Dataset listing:
----------
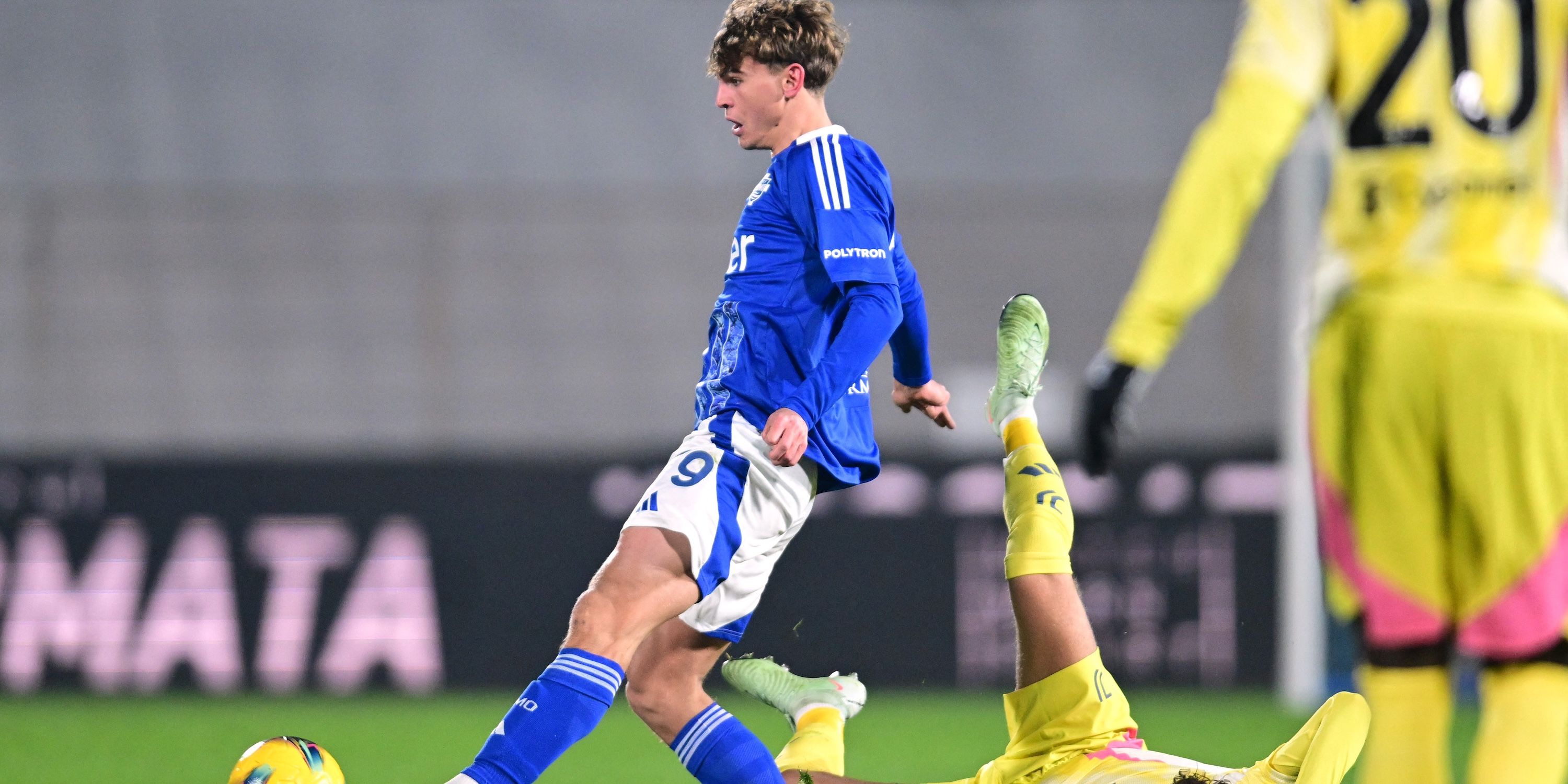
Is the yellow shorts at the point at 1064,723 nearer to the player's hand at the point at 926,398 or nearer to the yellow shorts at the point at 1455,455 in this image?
the player's hand at the point at 926,398

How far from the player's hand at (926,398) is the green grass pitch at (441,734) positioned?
1.88m

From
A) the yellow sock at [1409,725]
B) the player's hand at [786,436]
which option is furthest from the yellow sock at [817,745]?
the yellow sock at [1409,725]

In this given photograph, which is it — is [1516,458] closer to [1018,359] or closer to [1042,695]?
[1042,695]

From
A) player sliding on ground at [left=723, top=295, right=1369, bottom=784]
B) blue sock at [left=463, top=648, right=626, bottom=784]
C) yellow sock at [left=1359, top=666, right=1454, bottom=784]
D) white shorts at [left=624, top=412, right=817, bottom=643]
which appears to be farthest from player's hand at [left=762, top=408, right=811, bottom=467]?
yellow sock at [left=1359, top=666, right=1454, bottom=784]

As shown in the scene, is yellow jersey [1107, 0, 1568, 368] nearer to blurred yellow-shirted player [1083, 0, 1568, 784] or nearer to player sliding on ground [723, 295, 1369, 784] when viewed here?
blurred yellow-shirted player [1083, 0, 1568, 784]

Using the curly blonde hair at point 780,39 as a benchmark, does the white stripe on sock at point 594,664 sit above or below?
below

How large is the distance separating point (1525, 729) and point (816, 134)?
62.7 inches

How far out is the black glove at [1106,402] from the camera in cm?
197

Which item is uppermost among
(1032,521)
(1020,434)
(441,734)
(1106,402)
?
(1106,402)

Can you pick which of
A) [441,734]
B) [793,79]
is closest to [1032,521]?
[793,79]

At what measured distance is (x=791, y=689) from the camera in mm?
3551

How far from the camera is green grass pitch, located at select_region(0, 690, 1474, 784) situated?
5219mm

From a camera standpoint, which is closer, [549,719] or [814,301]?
[549,719]

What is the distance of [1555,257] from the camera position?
2.02 metres
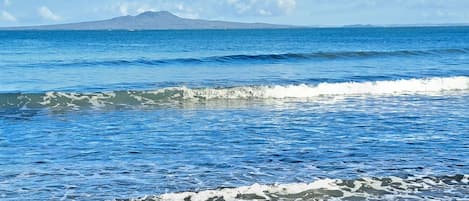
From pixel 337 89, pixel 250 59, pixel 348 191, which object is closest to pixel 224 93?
pixel 337 89

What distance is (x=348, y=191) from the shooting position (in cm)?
949

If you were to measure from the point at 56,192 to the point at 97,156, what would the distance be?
2.53 meters

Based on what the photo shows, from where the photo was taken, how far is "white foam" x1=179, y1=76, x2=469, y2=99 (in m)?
23.4

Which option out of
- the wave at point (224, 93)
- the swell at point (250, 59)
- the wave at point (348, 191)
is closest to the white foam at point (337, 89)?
the wave at point (224, 93)

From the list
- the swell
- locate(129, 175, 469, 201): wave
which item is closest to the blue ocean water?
locate(129, 175, 469, 201): wave

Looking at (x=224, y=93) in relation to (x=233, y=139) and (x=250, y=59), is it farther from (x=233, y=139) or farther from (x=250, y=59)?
(x=250, y=59)

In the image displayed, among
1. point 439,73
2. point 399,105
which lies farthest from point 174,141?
point 439,73

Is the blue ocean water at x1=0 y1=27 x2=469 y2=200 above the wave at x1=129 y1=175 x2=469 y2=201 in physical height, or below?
above

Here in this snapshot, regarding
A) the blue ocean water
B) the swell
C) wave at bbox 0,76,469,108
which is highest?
the swell

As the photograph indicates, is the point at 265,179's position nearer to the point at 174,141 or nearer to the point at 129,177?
the point at 129,177

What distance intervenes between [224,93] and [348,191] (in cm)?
1417

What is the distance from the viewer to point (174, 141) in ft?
44.3

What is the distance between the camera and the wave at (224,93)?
21297mm

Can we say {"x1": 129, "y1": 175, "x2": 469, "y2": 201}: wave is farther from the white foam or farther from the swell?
the swell
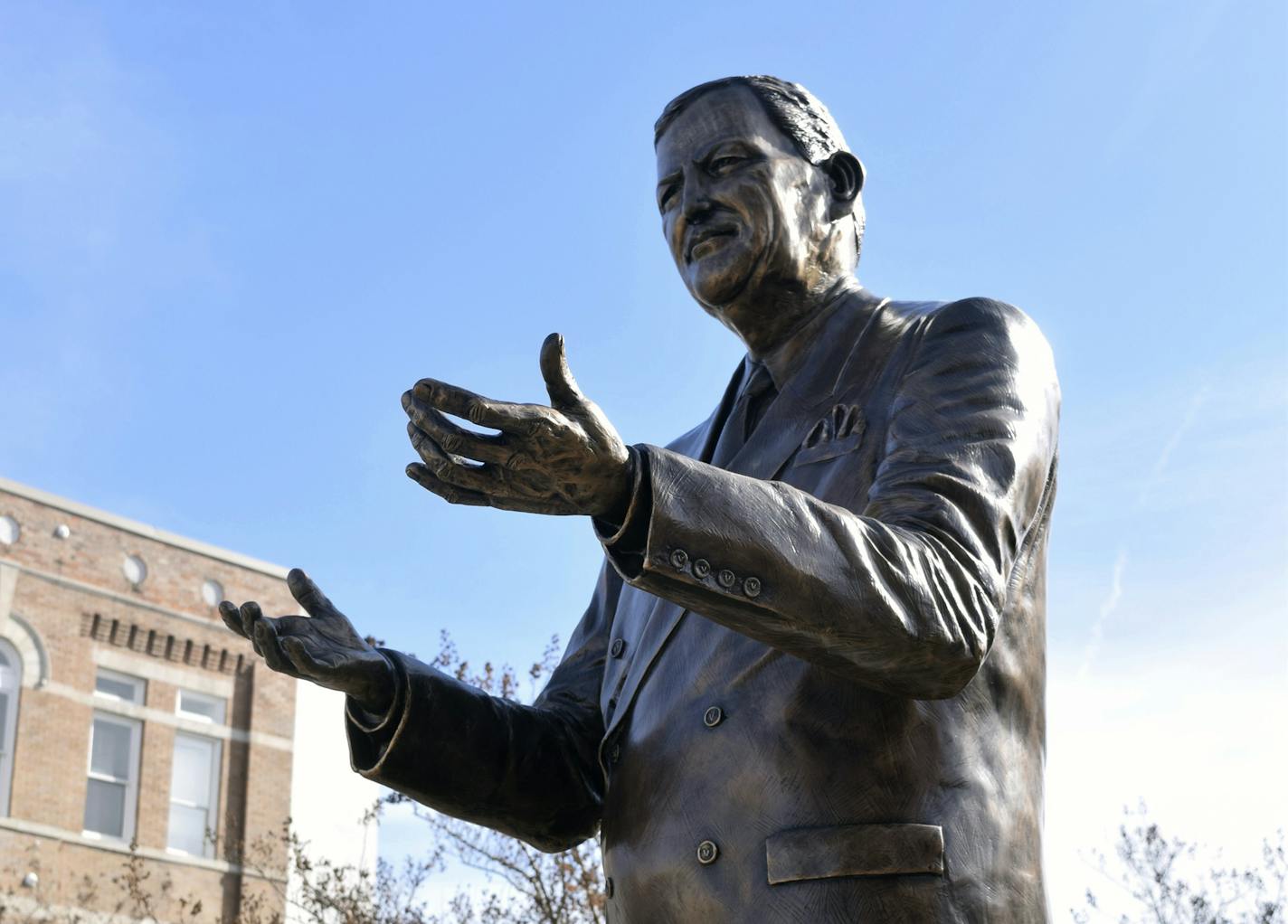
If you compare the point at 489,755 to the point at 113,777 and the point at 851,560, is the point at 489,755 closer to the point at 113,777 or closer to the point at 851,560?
the point at 851,560

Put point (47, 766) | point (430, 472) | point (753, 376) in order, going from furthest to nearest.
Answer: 1. point (47, 766)
2. point (753, 376)
3. point (430, 472)

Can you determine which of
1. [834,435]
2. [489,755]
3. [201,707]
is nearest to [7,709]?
[201,707]

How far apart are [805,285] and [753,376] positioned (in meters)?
0.25

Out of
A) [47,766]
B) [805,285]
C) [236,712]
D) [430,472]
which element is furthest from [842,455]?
[236,712]

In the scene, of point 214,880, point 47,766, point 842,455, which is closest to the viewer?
point 842,455

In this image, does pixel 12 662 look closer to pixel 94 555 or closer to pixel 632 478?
pixel 94 555

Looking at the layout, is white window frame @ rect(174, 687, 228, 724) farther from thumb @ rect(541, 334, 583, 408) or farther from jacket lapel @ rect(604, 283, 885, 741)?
thumb @ rect(541, 334, 583, 408)

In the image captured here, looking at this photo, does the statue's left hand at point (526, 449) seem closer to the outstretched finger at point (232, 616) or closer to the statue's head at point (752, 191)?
the outstretched finger at point (232, 616)

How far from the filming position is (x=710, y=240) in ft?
12.5

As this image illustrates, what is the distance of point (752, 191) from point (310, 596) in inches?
----------
» EXERCISE OBJECTIVE:
Return each line of the listing above that contains the string "outstretched", matching case exactly.

» REPLY TO THE TASK:
In the image captured here, looking at this photo, does the statue's left hand at point (526, 449) seem closer to the outstretched finger at point (232, 616) or closer to the statue's head at point (752, 191)?
the outstretched finger at point (232, 616)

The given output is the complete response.